**Problem requirements**: The line containing "order: Eulipotyphla" marks the end: restate word for word every line from the first line of the entries below through that one.

===== Provided records

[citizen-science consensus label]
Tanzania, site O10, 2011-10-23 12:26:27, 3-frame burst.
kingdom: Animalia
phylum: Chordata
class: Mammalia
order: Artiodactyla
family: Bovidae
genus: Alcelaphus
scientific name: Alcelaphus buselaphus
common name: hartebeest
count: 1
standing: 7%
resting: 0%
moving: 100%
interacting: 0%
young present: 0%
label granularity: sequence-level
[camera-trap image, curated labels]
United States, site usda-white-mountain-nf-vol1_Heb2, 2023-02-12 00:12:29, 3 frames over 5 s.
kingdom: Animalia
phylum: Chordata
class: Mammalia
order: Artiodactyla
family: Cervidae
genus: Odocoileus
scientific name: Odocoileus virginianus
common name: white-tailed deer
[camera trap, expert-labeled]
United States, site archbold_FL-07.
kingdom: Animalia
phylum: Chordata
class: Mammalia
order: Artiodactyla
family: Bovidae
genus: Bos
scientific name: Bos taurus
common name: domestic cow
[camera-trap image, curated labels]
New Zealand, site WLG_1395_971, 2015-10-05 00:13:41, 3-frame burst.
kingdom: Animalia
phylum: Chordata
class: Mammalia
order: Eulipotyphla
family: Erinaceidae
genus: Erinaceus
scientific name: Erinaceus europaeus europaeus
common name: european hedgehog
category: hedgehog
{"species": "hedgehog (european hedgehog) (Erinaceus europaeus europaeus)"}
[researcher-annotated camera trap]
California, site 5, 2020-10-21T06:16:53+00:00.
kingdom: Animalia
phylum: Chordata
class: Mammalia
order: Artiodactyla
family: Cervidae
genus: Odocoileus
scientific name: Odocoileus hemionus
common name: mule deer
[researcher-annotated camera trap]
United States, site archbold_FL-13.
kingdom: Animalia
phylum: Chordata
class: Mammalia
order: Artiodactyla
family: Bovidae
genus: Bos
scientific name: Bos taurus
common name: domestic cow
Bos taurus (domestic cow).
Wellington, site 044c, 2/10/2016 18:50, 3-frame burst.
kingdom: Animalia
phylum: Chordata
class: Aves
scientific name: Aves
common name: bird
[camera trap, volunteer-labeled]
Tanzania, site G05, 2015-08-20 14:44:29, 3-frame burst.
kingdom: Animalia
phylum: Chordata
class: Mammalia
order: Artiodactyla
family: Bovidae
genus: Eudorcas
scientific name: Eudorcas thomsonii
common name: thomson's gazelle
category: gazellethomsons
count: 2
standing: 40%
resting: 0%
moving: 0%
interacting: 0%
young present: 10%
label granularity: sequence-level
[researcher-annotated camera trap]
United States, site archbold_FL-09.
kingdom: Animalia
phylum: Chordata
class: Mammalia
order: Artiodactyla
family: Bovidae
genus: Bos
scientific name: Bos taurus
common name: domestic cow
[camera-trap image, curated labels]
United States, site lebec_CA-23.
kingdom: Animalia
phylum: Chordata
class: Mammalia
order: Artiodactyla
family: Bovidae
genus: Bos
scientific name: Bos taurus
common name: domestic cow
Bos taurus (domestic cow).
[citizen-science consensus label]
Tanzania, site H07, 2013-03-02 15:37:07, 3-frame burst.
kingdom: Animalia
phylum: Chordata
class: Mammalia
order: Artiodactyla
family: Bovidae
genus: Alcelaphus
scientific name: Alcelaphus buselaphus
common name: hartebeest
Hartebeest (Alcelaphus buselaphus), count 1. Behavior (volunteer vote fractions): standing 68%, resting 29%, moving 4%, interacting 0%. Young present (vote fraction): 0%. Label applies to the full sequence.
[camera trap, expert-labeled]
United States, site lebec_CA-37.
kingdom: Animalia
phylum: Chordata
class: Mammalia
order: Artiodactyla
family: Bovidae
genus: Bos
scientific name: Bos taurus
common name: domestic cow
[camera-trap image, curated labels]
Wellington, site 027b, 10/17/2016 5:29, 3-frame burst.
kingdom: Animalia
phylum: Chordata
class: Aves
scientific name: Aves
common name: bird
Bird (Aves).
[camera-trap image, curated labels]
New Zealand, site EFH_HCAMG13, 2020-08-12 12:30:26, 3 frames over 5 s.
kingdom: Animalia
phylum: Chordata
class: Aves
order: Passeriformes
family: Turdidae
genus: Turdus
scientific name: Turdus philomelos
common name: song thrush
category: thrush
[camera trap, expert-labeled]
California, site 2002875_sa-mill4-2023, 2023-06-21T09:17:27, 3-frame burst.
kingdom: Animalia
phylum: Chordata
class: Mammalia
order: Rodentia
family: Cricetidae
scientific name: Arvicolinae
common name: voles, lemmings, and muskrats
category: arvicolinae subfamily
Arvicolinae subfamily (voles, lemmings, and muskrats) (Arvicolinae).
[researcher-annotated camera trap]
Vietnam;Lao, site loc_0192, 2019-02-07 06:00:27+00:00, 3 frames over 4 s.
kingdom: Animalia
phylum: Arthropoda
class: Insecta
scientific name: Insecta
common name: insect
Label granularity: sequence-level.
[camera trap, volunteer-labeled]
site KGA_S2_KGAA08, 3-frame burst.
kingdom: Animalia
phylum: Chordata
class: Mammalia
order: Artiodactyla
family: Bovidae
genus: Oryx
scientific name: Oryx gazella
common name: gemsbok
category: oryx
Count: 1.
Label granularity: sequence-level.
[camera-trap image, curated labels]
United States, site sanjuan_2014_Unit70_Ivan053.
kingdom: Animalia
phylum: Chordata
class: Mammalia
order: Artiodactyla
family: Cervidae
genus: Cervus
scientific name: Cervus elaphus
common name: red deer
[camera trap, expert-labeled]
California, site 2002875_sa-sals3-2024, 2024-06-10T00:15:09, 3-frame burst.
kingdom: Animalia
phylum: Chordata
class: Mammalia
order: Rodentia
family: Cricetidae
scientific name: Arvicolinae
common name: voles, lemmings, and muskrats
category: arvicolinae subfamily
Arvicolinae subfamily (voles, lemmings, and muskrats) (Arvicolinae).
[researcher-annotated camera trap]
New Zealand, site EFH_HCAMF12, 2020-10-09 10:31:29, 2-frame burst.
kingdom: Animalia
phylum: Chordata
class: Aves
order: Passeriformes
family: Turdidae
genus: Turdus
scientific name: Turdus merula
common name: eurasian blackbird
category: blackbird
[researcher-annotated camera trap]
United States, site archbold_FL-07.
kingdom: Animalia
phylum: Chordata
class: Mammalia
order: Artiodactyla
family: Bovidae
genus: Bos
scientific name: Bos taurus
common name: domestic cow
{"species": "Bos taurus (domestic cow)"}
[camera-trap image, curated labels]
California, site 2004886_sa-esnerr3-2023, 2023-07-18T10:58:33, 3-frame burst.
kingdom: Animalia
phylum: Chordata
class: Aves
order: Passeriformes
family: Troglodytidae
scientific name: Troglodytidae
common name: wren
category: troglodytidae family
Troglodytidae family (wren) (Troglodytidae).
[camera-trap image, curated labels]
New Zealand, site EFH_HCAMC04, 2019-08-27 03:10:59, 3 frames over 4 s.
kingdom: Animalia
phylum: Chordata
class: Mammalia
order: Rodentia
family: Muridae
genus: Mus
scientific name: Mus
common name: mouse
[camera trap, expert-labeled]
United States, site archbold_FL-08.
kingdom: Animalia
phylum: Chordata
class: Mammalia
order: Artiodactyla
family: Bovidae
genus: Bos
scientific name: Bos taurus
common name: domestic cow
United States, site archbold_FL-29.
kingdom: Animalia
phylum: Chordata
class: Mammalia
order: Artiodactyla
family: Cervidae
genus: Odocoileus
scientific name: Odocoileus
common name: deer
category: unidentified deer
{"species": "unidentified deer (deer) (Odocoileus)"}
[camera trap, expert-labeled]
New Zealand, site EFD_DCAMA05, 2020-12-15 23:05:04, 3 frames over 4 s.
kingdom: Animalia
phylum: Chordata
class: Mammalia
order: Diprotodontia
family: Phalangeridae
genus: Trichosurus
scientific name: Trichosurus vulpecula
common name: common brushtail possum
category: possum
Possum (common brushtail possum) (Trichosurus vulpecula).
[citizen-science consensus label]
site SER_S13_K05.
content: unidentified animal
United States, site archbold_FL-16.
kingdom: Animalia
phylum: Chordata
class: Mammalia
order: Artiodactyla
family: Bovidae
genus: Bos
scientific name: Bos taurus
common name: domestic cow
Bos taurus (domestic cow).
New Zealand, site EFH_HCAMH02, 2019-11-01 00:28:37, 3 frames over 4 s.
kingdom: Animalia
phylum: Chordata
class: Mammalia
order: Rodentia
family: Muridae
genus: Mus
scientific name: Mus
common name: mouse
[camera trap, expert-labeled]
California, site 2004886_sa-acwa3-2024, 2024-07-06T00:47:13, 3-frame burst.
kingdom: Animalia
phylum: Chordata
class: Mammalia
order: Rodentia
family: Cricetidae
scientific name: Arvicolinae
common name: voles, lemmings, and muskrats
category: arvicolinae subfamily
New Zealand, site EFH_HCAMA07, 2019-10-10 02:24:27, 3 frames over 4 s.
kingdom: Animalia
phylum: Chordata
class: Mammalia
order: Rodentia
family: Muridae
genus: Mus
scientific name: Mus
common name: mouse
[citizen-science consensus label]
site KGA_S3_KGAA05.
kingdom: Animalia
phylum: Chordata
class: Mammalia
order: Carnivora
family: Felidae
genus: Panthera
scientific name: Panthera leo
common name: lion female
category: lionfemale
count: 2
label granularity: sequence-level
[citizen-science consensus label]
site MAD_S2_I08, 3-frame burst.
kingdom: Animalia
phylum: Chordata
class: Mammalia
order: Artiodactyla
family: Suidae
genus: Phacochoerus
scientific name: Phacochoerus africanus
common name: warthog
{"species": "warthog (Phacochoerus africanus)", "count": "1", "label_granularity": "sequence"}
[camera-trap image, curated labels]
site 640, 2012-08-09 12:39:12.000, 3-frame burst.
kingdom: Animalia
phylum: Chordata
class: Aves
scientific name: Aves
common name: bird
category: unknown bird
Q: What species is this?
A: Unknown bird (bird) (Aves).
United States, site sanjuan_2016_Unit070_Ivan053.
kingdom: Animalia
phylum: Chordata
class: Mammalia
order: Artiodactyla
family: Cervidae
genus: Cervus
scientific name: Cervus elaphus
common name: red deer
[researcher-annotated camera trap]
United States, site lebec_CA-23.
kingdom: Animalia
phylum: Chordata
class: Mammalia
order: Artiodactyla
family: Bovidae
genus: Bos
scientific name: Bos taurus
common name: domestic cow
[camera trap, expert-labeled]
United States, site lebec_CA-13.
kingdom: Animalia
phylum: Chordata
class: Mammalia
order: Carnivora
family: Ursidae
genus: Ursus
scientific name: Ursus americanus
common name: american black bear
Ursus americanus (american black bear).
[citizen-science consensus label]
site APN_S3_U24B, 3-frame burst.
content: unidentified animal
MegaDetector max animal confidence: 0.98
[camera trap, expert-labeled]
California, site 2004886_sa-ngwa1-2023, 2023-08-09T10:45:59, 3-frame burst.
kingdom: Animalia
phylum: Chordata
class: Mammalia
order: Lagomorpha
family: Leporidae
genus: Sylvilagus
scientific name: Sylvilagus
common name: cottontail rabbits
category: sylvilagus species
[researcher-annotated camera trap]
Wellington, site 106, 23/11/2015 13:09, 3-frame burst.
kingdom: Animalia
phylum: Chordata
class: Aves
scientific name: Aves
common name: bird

==========

**Answer to this problem**:
[citizen-science consensus label]
Tanzania, site O10, 2011-10-23 12:26:27, 3-frame burst.
kingdom: Animalia
phylum: Chordata
class: Mammalia
order: Artiodactyla
family: Bovidae
genus: Alcelaphus
scientific name: Alcelaphus buselaphus
common name: hartebeest
count: 1
standing: 7%
resting: 0%
moving: 100%
interacting: 0%
young present: 0%
label granularity: sequence-level
[camera-trap image, curated labels]
United States, site usda-white-mountain-nf-vol1_Heb2, 2023-02-12 00:12:29, 3 frames over 5 s.
kingdom: Animalia
phylum: Chordata
class: Mammalia
order: Artiodactyla
family: Cervidae
genus: Odocoileus
scientific name: Odocoileus virginianus
common name: white-tailed deer
[camera trap, expert-labeled]
United States, site archbold_FL-07.
kingdom: Animalia
phylum: Chordata
class: Mammalia
order: Artiodactyla
family: Bovidae
genus: Bos
scientific name: Bos taurus
common name: domestic cow
[camera-trap image, curated labels]
New Zealand, site WLG_1395_971, 2015-10-05 00:13:41, 3-frame burst.
kingdom: Animalia
phylum: Chordata
class: Mammalia
order: Eulipotyphla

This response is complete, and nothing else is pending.